◆ DOCUMENT EXCERPT:

►

The World Online: Real or Not?

My hand typing on my keyboard alongside the other things on my desk

Why is what I put online less real than this?

Is your online life “real”?

It’s an important question.  For many people, the “life” they experience online is detached somehow from the life they have in the “real” world.  Some people eschew the use of social media because they believe that it prevents them from connecting with people in the “real” world.

I hate that phrase: “the real world.”

When we interact with others online–whether in the context of social media, online gaming, email, voice-chat, or IRC–we are interacting with real people.  We are using our real bodies to interact.  What we do online is as real as anything else we do in our lives.

Yes, it is possible to construct an online persona that is different in some quantifiable or qualitative way from the persona that you project to people you meet away from your computer screen.  I think we are all guilty of using personae to protect ourselves both in our online interactions and offline.  We do that to protect ourselves.  Being completely honest about who you are is a very vulnerable place to be.  And, really, how many of us ever know who we truly are?  I think most of us spend our lifetimes constructing, deconstructing, and reconstructing our identities.  Our online interactions are just one part of that.  Although aspects of the personality you present online might be different than the personality you use offline, I believe that, except in the case of deliberate dishonesty, we are experimenting with identity in both cases.

Some people will suggest that too much screen time leads to disengaging from social interaction in the “real world.”  For some people, like myself, interacting with people online provides more social interaction than we are likely to get offline.  If I was to cut myself off from the internet, would it drive me to socialize more with people offline?  Maybe, but it might also drive me deeper into social isolation and make me a lonelier and more depressed person.

◄

◆ JOBS:
1/ In the essay on online life, name every context of online interaction that the text lists.
2/ Reproduce verbatim the passage of the essay on online life starting with "The World Online: Real" and going on through "in our lives.".

◆ Rows from a dataset:
►

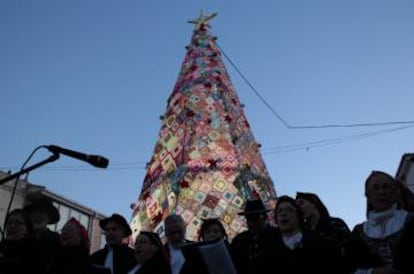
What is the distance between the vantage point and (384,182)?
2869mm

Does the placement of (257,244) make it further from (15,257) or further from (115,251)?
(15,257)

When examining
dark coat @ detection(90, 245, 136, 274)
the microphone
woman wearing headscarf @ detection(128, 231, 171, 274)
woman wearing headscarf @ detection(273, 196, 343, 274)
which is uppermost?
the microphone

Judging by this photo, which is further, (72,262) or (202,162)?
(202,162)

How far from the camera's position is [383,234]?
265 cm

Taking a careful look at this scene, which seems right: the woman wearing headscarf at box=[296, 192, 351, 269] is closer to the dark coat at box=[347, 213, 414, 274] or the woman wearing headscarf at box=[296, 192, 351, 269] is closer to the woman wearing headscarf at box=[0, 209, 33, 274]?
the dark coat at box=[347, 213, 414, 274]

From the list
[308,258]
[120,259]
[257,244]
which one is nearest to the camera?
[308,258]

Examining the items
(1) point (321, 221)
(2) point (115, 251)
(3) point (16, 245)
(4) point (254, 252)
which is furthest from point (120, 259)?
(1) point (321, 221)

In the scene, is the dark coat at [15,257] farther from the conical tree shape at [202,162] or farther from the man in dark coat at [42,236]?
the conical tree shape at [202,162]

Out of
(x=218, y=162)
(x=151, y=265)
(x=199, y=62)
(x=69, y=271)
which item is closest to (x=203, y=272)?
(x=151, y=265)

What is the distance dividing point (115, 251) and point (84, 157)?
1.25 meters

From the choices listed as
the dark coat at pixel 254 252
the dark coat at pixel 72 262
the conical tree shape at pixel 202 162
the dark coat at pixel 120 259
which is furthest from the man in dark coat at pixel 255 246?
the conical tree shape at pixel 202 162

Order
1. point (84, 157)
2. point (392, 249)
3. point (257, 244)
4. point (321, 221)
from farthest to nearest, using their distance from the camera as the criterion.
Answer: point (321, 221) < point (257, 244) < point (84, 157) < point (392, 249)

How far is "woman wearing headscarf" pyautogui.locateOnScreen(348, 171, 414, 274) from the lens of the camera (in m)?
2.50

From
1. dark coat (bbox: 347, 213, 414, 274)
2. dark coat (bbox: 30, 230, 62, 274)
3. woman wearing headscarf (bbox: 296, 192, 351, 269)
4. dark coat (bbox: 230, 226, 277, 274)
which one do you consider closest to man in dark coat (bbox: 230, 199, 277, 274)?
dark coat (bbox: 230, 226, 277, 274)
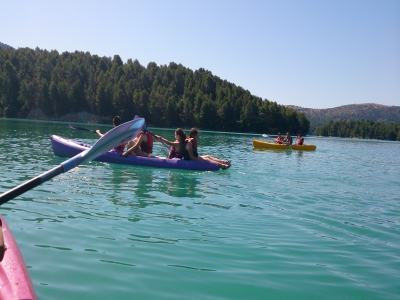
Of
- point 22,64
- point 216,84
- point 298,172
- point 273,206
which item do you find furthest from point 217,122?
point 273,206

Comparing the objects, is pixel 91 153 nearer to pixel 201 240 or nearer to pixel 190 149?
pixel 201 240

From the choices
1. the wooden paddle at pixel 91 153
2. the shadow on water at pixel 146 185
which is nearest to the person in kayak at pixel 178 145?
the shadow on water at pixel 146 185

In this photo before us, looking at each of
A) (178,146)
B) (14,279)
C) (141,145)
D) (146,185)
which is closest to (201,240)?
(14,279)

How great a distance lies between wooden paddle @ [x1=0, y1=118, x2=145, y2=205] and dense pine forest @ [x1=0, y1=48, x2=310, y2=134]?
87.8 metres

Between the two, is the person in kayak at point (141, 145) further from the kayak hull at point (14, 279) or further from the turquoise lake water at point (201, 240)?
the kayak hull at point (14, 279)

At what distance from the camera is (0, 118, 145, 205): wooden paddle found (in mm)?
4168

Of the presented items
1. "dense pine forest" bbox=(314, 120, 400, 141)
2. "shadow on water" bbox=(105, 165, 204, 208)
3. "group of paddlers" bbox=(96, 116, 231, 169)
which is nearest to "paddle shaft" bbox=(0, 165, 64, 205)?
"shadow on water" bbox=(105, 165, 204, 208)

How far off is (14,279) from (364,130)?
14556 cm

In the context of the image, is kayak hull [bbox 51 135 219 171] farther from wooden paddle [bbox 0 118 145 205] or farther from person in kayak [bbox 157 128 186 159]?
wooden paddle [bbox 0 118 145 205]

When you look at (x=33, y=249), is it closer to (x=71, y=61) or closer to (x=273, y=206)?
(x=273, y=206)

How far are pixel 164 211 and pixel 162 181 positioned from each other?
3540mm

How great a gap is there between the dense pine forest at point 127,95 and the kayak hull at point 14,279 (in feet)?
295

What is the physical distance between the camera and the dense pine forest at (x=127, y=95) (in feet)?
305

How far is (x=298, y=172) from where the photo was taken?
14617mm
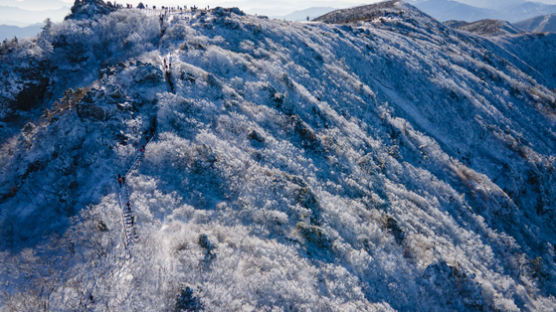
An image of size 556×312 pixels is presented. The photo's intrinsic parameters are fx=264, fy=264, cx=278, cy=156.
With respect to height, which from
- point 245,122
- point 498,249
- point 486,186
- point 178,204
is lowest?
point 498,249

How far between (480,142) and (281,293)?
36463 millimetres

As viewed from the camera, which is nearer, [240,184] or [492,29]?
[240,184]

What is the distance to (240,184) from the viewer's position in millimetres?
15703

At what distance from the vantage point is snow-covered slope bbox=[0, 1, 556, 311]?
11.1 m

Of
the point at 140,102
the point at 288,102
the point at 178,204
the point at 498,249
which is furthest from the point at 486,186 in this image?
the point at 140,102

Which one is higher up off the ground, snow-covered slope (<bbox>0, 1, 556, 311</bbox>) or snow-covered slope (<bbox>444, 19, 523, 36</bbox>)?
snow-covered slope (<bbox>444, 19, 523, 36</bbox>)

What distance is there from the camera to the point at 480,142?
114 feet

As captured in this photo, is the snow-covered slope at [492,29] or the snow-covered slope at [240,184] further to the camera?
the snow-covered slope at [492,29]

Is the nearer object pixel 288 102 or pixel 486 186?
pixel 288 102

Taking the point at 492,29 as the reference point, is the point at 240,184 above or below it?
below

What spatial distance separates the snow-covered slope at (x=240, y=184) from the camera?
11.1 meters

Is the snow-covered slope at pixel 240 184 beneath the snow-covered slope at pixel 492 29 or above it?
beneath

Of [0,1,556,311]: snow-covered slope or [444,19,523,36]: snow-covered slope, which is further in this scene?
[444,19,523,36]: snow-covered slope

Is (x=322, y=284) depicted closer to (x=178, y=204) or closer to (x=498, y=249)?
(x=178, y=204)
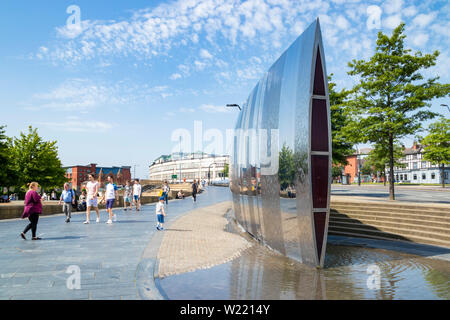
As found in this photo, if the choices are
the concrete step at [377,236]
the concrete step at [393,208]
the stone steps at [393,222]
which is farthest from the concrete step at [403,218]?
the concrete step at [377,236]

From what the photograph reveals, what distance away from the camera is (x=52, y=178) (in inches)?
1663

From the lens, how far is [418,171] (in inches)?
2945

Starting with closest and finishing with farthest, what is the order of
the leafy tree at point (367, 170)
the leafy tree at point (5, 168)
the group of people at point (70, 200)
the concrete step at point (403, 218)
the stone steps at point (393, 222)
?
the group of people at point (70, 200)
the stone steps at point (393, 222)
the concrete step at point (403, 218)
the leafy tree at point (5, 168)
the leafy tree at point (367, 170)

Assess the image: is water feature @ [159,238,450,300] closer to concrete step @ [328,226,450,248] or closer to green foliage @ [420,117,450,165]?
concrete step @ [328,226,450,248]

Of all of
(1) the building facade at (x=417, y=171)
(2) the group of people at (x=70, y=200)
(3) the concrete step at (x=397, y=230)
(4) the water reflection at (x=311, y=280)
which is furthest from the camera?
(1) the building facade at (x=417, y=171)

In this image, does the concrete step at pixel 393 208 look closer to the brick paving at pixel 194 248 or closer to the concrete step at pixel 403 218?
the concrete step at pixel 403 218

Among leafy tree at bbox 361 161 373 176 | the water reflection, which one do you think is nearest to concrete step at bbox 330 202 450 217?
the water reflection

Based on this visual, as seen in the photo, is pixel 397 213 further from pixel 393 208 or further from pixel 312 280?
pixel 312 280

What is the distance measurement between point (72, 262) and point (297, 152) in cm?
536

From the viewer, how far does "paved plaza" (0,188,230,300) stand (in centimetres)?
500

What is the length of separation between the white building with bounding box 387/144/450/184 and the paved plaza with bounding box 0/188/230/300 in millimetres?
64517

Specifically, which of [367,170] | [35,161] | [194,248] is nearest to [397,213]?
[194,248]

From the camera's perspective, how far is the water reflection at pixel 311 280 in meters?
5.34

◄

◆ RESPONSES PER TASK:
1/ Social media, online gaming, email, voice-chat, and IRC.

2/
The World Online: Real or Not?

My hand typing on my keyboard alongside the other things on my desk

Why is what I put online less real than this?

Is your online life “real”?

It’s an important question.  For many people, the “life” they experience online is detached somehow from the life they have in the “real” world.  Some people eschew the use of social media because they believe that it prevents them from connecting with people in the “real” world.

I hate that phrase: “the real world.”

When we interact with others online–whether in the context of social media, online gaming, email, voice-chat, or IRC–we are interacting with real people.  We are using our real bodies to interact.  What we do online is as real as anything else we do in our lives.